Я вернулся в Россию в день летнего солнцестояния, 22 июня 1916 года. Сегодня тот же день солнцестояния двадцатью пятью годами позже. В прошлом году, в те же дни, это местечко было занято с бою немцами; мы были здесь и прятались в лесочке на самой линии артиллерийского боя. Нынешним утром я вспомнил об этом, перечитывая раньше написанные страницы,- но утром мы еще не знали, что в день летнего солнцестояния Россия вступила в новую войну.
В день, когда распахивается дверь в будущее, в этот страшный и волнующий день, я пытаюсь думать только о прошлом. Может быть, это не так уж и трудно. Вглядываясь в собственную душу, вижу, как она утратила способность в полной мере отзываться не только на то, что называем "историческими событиями", но и на изгибы судеб моей родины, для которой сегодняшний день станет роковой датой. Это не эгоизм и, конечно, не равнодушие; это - крайняя усталость и как бы уход в потусторонее. Да я и не знаю, чего желать России; она превратилась для меня в символ, и уж не ощущаю ее живой. Я любил землю, но не в ее ясных границах. Земля останется, останется и русский язык, на котором я говорю и пишу. Исчезнет много людей - но с ними давно нет общения,- и на смену им придут новые. Победительница или побежденная, раздвинув свои пределы или распавшись на клочья, Россия останется для меня прошлым даже и в том невероятном случае, если я еще успею ее увидать. Не все ли равно, что происходит сегодня и предстоит завтра, если дальше еще бесконечный ряд будущих дней недоступен нашему сознанию; где-нибудь нужно поставить межевой столб духовного своего имения.

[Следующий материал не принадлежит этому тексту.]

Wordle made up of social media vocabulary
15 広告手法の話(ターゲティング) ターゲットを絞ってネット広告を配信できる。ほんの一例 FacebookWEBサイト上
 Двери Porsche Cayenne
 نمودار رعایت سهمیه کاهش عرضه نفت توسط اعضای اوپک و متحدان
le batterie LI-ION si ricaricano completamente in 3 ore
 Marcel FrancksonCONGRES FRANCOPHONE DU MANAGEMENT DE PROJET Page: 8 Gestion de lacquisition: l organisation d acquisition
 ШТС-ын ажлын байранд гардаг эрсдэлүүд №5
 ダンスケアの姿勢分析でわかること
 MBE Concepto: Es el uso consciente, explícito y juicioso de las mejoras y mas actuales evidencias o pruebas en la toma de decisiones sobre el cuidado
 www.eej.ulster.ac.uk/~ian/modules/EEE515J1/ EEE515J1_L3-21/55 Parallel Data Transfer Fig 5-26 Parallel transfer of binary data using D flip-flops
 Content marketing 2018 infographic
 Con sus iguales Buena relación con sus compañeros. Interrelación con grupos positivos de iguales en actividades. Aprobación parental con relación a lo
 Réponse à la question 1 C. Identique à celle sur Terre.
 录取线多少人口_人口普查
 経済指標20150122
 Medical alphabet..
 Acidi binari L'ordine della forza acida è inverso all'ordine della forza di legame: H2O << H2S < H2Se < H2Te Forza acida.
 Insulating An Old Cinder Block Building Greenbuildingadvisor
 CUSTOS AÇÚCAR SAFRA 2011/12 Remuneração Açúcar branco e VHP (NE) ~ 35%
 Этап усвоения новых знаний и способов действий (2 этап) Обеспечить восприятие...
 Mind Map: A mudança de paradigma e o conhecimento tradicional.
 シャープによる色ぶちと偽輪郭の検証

Так рассуждает ум, и сердце, закутавшись в защитный покров, старается ему не возражать. Оно будет подсматривать в щелку, но будет сдерживать свои биения, попытается быть примером благоразумия и выдержки. Если не всегда это ему удастся - его не осудят те, с кем оно билось когда-то согласным трепетом. Я деловито хмурю брови и продолжаю.